According to nftables wiki (and also see this answer here), packet defragmentation happens at priority -400. However, when I put in a chain with nftables with priority level -300:
flush ruleset;
table ip test {
chain prerouting {
type filter hook prerouting priority -300; policy accept;
ip frag-off & 0x1fff != 0 log;
}
}
I clearly see fragmented packets in the kernel logs:
[ 2526.162244] IN=ens7 OUT= MAC=0c:5c:00:2d:b4:03:0c:80:9a:6a:23:01:08:00 SRC=201.201.201.1 DST=200.200.200.2 LEN=1500 TOS=0x00 PREC=0x00 TTL=63 ID=33977 MF FRAG:185 PROTO=UDP
[ 2526.162752] IN=ens7 OUT= MAC=0c:5c:00:2d:b4:03:0c:80:9a:6a:23:01:08:00 SRC=201.201.201.1 DST=200.200.200.2 LEN=961 TOS=0x00 PREC=0x00 TTL=63 ID=33977 FRAG:370 PROTO=UDP
The above code is just a minimal reproducible example; in our actual code, this leads to problems such as only the initial UDP fragment undergoing (raw) NAT, etc.
The kernel module nf_conntrack
is loaded, along with nf_defrag_ipv4
. What am I doing wrong?
EDIT:
I find that this behaviour goes away as soon as I add a rule that depends on conntrack.
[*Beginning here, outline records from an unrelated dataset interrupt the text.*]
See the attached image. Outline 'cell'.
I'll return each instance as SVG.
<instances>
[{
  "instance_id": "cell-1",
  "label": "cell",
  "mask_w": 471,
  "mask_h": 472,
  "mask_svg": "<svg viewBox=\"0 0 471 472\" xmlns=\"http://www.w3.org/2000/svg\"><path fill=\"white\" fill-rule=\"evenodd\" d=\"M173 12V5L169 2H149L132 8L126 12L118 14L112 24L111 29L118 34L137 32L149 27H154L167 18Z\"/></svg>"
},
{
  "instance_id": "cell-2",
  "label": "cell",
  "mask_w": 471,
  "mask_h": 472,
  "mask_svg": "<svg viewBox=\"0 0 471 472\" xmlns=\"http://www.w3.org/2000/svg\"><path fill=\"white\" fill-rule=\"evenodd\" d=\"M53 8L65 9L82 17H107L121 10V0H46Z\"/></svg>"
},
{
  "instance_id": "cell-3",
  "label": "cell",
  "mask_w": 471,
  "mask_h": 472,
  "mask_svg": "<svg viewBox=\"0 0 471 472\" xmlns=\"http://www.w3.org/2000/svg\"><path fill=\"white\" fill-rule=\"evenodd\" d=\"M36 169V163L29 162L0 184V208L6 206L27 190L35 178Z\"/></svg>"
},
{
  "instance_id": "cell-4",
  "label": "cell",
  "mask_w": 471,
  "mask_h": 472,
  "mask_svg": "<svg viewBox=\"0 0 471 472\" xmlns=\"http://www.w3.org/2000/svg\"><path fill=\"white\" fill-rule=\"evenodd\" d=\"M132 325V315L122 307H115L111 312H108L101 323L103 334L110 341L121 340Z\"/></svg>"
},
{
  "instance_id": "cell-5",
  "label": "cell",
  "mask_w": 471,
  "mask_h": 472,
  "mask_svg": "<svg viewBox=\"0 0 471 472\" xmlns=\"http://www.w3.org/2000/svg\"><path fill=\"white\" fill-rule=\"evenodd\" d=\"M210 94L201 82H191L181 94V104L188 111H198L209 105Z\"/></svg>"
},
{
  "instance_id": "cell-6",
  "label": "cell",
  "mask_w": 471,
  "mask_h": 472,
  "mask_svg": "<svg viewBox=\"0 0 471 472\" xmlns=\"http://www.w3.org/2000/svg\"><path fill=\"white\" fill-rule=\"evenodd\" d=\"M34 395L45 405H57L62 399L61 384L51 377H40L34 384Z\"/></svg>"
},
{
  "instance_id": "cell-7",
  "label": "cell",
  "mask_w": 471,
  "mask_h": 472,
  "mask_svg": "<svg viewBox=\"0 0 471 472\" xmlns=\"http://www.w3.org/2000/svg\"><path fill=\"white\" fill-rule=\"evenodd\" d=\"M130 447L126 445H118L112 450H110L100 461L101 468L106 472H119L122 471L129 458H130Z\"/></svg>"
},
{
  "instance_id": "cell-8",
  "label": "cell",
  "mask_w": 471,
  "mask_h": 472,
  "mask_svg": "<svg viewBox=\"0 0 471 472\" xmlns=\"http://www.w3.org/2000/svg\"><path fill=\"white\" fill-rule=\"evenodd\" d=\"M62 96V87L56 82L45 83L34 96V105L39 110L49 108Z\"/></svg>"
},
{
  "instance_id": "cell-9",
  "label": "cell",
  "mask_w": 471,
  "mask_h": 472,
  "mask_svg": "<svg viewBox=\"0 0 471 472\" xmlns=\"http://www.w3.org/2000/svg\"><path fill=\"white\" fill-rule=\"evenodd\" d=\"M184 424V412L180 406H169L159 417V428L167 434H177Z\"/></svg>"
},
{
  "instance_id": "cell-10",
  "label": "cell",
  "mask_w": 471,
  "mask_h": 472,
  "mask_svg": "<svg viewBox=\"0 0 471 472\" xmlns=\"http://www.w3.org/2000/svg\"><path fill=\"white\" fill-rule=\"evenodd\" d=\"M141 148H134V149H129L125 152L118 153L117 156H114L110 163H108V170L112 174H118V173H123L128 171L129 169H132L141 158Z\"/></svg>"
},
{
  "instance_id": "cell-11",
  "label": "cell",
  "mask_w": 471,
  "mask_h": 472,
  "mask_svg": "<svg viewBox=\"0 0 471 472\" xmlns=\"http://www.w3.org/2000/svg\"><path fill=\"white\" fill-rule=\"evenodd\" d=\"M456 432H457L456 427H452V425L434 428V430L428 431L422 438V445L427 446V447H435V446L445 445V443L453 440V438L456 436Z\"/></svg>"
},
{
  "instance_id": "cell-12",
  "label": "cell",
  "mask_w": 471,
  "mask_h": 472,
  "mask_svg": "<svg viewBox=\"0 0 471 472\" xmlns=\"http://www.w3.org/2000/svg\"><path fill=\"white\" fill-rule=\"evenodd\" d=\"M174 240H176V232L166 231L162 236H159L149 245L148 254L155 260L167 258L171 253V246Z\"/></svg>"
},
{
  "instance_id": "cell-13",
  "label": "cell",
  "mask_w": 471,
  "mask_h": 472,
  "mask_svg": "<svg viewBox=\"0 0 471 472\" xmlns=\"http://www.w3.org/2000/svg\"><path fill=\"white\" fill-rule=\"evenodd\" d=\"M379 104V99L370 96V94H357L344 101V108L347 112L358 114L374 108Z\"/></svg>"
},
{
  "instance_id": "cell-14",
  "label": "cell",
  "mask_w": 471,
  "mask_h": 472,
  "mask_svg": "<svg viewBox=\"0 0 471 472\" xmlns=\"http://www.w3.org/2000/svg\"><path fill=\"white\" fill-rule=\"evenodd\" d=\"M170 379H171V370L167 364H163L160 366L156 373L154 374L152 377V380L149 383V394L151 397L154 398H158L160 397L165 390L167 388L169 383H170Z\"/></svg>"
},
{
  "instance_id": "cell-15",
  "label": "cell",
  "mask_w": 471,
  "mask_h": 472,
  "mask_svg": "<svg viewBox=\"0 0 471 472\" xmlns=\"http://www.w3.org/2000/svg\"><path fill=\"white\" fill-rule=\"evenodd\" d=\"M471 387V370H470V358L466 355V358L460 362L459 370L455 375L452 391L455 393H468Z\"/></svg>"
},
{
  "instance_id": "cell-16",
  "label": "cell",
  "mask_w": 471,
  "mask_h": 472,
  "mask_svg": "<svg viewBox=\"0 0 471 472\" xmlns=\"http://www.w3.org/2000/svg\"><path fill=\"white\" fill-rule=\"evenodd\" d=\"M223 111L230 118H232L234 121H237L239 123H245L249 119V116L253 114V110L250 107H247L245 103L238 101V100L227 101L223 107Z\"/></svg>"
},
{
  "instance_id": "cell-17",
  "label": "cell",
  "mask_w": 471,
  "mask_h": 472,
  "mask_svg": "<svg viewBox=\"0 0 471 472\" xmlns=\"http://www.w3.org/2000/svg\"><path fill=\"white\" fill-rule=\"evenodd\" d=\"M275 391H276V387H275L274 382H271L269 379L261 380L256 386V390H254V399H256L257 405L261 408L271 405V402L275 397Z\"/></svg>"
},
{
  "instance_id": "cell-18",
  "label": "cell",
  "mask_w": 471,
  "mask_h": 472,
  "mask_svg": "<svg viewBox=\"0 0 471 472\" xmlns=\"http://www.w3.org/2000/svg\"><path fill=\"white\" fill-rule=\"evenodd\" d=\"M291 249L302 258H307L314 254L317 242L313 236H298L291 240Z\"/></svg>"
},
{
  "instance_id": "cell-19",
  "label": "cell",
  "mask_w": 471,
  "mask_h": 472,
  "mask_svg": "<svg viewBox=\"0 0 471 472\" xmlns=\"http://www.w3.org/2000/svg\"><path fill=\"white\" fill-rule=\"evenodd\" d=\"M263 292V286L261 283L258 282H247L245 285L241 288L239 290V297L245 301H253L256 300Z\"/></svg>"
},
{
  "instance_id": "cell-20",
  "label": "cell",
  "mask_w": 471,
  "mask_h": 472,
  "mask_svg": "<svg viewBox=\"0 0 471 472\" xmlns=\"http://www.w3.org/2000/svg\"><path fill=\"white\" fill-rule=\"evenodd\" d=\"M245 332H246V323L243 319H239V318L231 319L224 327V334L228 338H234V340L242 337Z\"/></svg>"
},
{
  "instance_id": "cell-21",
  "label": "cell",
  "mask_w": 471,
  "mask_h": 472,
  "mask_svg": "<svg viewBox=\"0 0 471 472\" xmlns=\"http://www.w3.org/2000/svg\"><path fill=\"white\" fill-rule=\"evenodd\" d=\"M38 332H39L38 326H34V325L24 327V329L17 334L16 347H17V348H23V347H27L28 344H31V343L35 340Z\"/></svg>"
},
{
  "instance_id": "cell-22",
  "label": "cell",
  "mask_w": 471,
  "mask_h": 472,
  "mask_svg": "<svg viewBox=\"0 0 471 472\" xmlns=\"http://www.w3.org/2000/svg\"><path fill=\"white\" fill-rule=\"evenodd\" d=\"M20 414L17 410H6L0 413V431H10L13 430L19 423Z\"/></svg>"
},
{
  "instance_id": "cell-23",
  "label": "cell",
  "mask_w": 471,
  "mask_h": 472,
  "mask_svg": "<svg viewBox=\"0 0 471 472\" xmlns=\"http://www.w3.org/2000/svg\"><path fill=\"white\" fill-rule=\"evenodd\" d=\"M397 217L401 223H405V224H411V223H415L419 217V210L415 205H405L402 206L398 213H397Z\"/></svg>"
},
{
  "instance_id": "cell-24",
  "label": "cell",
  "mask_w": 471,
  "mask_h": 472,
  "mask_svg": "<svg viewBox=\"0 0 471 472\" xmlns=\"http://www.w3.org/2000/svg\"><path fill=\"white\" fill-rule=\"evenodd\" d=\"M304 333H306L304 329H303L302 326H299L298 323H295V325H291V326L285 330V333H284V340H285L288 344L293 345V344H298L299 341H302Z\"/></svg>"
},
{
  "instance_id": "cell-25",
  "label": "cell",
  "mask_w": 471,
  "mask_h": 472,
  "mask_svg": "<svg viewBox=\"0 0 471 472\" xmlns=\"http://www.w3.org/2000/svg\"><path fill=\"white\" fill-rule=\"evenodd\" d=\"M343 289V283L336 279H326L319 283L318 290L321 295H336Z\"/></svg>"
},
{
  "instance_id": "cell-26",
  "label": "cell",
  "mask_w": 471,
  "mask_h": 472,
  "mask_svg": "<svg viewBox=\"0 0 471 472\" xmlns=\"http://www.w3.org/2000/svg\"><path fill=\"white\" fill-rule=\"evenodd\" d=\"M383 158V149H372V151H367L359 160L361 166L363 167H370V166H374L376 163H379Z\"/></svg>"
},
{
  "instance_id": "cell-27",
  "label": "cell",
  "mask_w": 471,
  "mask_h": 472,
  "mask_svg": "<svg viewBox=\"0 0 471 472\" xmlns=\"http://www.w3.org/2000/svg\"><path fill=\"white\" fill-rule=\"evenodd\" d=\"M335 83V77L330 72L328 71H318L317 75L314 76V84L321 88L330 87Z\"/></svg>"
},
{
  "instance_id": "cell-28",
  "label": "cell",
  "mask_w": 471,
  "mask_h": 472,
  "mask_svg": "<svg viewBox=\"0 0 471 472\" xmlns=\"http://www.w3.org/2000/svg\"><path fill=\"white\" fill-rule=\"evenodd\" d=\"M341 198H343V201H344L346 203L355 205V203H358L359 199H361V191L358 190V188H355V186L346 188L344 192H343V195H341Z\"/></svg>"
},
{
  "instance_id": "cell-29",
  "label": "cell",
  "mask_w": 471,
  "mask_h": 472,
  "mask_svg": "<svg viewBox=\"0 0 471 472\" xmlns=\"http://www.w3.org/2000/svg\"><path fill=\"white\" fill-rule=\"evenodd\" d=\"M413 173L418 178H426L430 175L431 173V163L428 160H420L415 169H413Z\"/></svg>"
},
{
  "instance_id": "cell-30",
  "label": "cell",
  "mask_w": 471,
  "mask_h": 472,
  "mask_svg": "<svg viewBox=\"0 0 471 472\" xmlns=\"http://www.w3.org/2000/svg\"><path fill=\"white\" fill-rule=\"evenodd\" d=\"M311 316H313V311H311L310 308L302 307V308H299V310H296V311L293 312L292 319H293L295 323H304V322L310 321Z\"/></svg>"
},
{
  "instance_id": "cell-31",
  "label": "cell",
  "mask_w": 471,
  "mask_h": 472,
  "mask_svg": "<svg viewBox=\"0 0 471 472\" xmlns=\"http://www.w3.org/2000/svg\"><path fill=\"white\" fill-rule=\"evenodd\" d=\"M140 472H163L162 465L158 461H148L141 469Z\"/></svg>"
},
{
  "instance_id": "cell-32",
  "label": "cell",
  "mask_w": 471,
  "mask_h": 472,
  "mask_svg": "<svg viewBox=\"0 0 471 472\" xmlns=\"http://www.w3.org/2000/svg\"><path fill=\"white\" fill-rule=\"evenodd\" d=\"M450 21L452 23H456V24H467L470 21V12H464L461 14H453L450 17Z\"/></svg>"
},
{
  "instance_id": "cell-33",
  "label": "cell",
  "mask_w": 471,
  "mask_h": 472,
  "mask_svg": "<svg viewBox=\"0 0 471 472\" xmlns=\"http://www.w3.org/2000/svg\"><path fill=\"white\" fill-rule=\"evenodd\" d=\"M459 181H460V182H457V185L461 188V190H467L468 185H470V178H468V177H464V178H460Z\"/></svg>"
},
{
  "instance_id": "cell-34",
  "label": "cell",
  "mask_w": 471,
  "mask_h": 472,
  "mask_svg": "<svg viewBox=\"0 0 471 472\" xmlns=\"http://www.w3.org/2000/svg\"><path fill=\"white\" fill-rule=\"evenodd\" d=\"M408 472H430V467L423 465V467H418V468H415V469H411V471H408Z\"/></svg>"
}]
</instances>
The rule may be anything at all, e.g.
nft add rule table test prerouting ct state new,invalid,established,related counter accept
It's as if pulling in conntrack tells Linux "I want some conntrack functionalities". So my follow-up question is, is there a way to enable conntrack without needing to add this extra (dummy) rule?